Carleton’s proximity to peasant culture was a guarantee of understanding and knowledge, and Carleton described it as “the only merit which I claim” (Traits and Stories 1:xvii). However, it could also be a disadvantage. Jason Marc Harris suggests that writers who use folklore in the nineteenth century needed to be careful to distance themselves, especially from the supernatural aspects of their tales, in order to meet “the demands of rational respectability exigent on an author who pretends to high literary culture” (171). Fairies, ghosts and banshees were quaint, and clearly marketable commodities, but an author needed to make a clear distinction between the ignorant peasantry who believed in them and the educated author and his sophisticated readership. Thomas Crofton Croker prefaces his Fairy Legends and Traditions of the South of Ireland (1825–8) thusly:

The following Tales are written in the style in which they are generally related by those who believe in them; and it is the object of the Compiler to illustrate, by their means, the Superstitions of the Irish Peasantry–Superstitions which the most casual observer cannot fail to remark powerfully influence their conduct and manner of thinking (7).

Crofton strictly separates his own beliefs and behavior, and by extension those of his readers, from a peasantry clearly steeped in and heavily swayed by superstition; by writing in their style he is impersonating–and later commentators, such as W. B. Yeats, suggested not accurately: “Nor could he quite desist from dressing his personages in the dirty rags of the stage Irishman” (1:187).
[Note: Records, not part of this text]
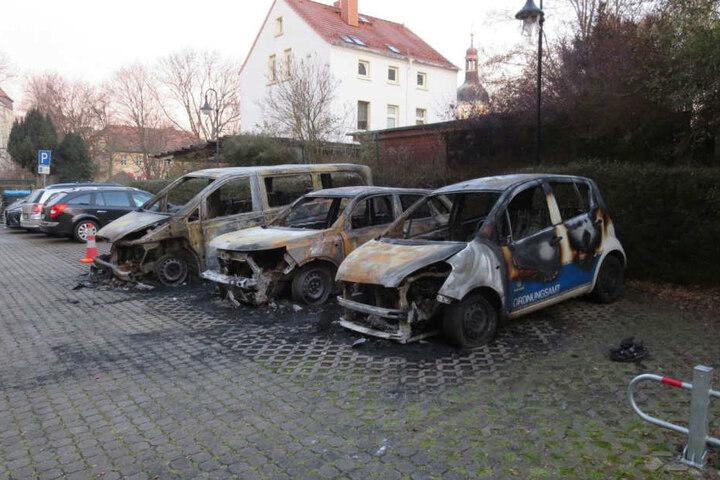 Drei Autos sind komplett ausgebrannt.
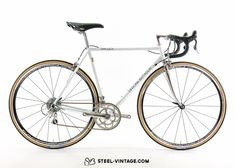 1 Mio. Miles Warranty! Columbus SL Steel. Campagnolo Veloce 10S. Different colors and sizes available!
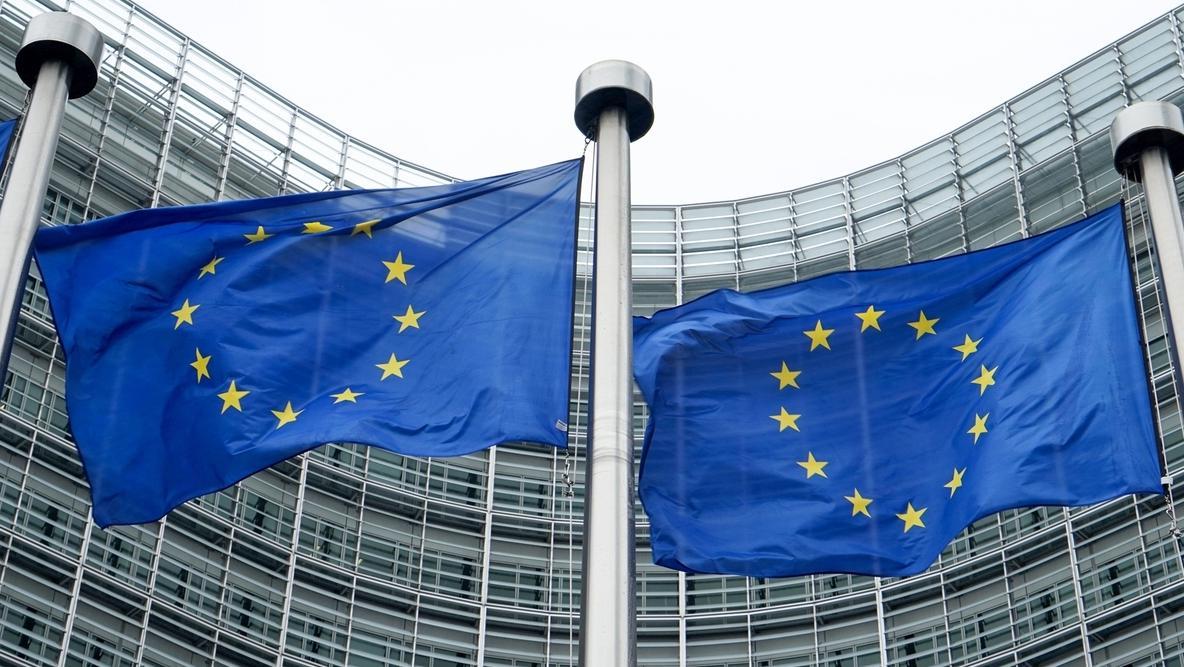 EU-Flaggen vor der Europäischen Kommission in Brüssel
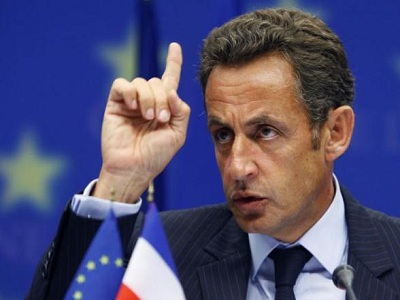 El gobierno de Sarkozy quiere cortar salarios para garantizar empleos,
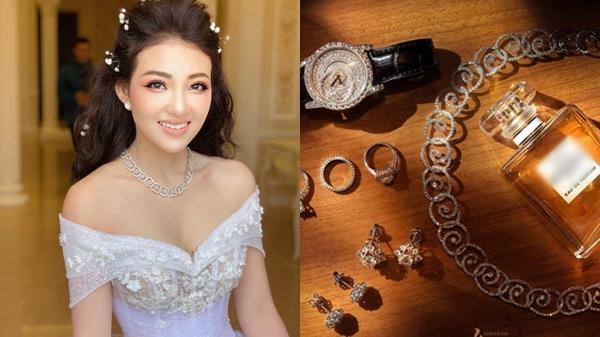 """Đám cưới """" siêu khủng"""" của cô dâu trong lâu đài 7 tầng: Gây chú ý không kém là bộ trang sức đính kim cương 9 tỷ, nhiều món là bản giới hạn"""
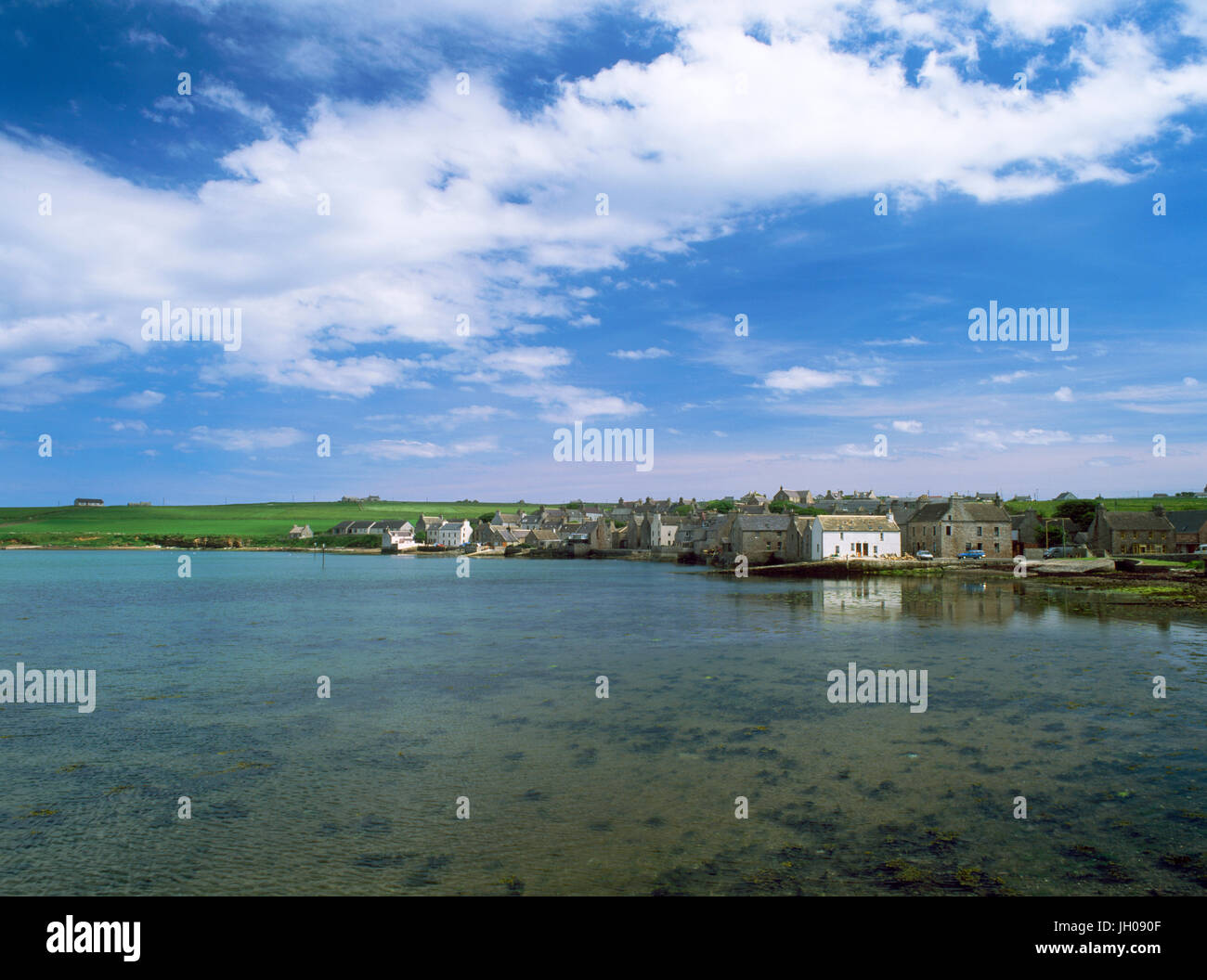 St Margaret's Hope, Ronaldsvoe, South Ronaldsay, Orkney Isles, Scotland, UK, General view of  town and harbour from - Stock Image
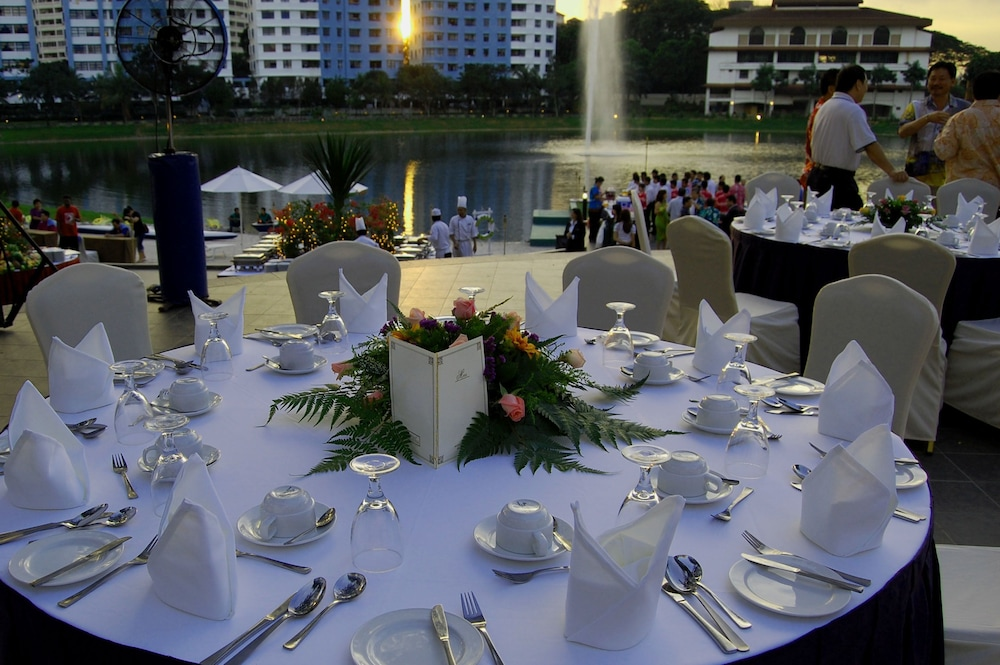 Banquet Hall, Flamingo Hotel by The Lake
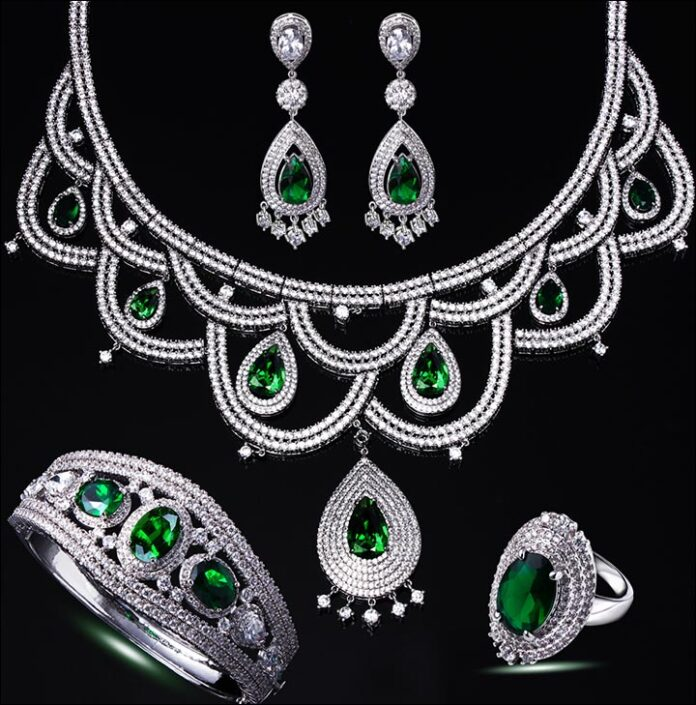 White-Gold-Bridal-Set-With-Emeralds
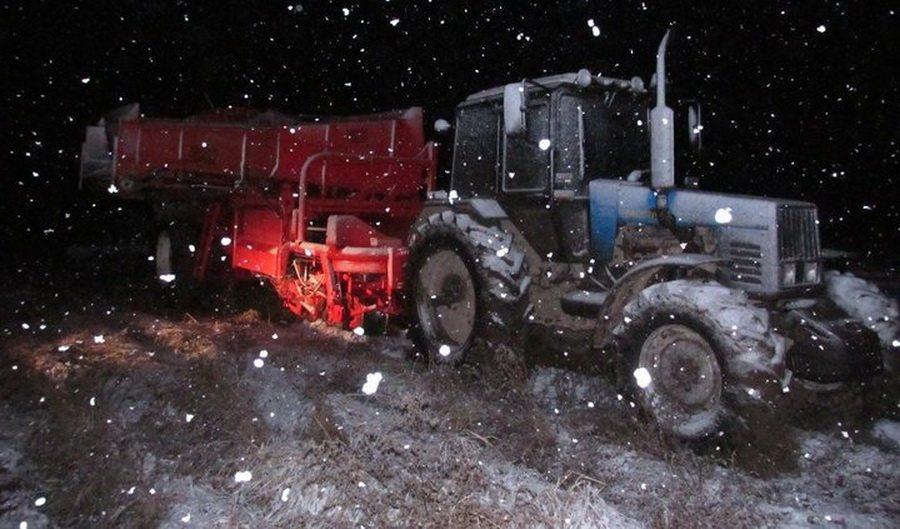 В Чашникском районе во время уборки картошки погиб рабочий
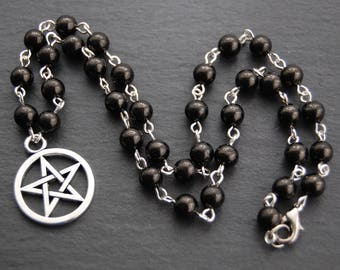 Jet and Pentacle Necklace. Pagan Druid Wicca Witch Ceridwen Hecate Morrighan Morrigan Pentagram Witchcraft Priest Priestess Magic
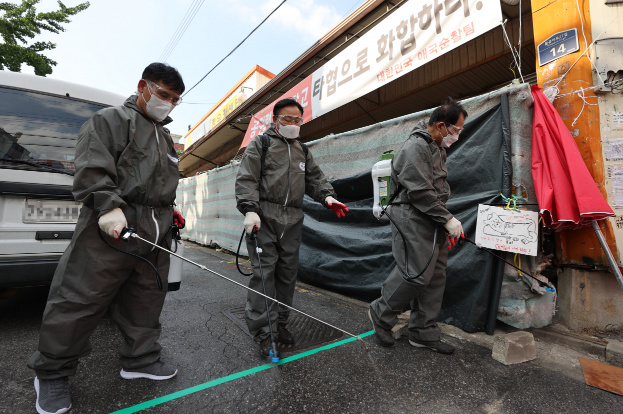 韩国爱第一教会累计确诊438例 确诊信徒逃出医院防疫形势严峻
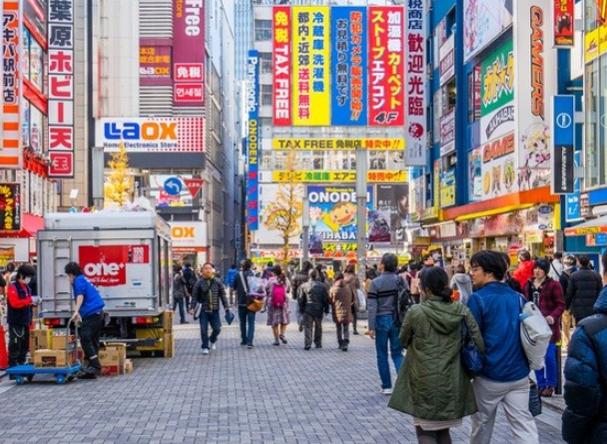 Jepang akan melonggarkan aturan belanja bebas pajak untuk pengunjung asing mulai Juli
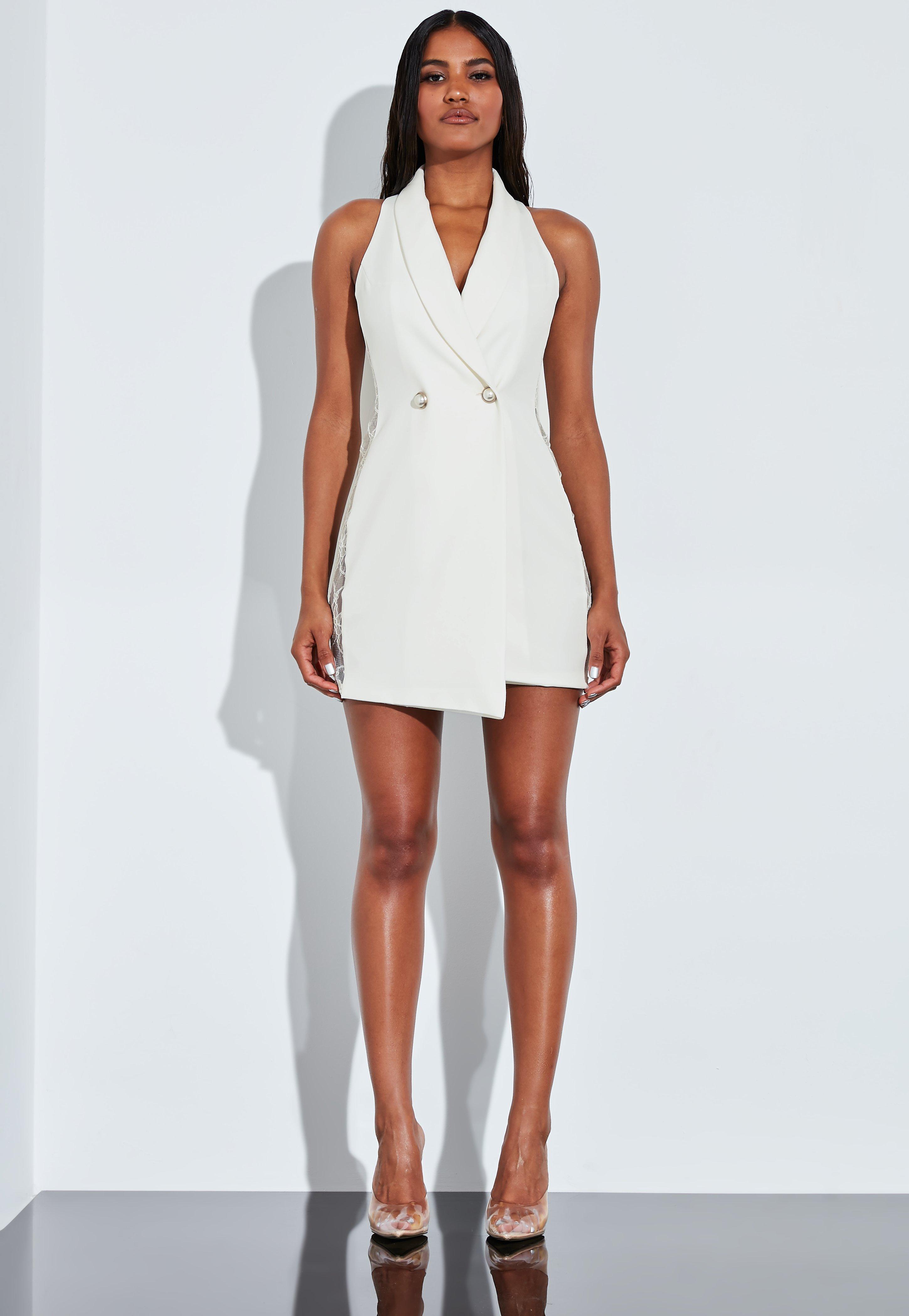 5092aa83a1b1 Peace + Love Vestido corto con botones de perlas de encaje en blanco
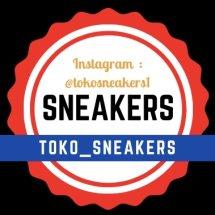 Logo toko_sneakers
This line of separation was perhaps not so distinct in Carleton’s case; some of his tales were first published in the penny journals, with a relatively unsophisticated audience in mind. In stories such as “Wildgoose Lodge,” Carleton uses the contrast between the cultivated literary language that the homodiegetic narrator (a reformed Ribbonman, educated since the events he relates) uses for the reader and his Hiberno-English dialogue with other characters to distinguish him not only from Paddy Devaun and his murderous crew but also from his former self, who would have shared their politics and idiom. Similarly Carleton makes it clear that while he in his youth, and everyone else in his parish, believed in ghosts, fairies and banshees, his entry into educated metropolitan society, and to some extent his country’s progress in recent years, has laid such superstitions to rest: “the belief in ghosts is fast [page 167] disappearing, and that of fairies is already almost gone,” says the narrator of “Irish Superstitions–Ghosts and Fairies,” their place in the imagination usurped by the wonders of steam and gas (164, 166).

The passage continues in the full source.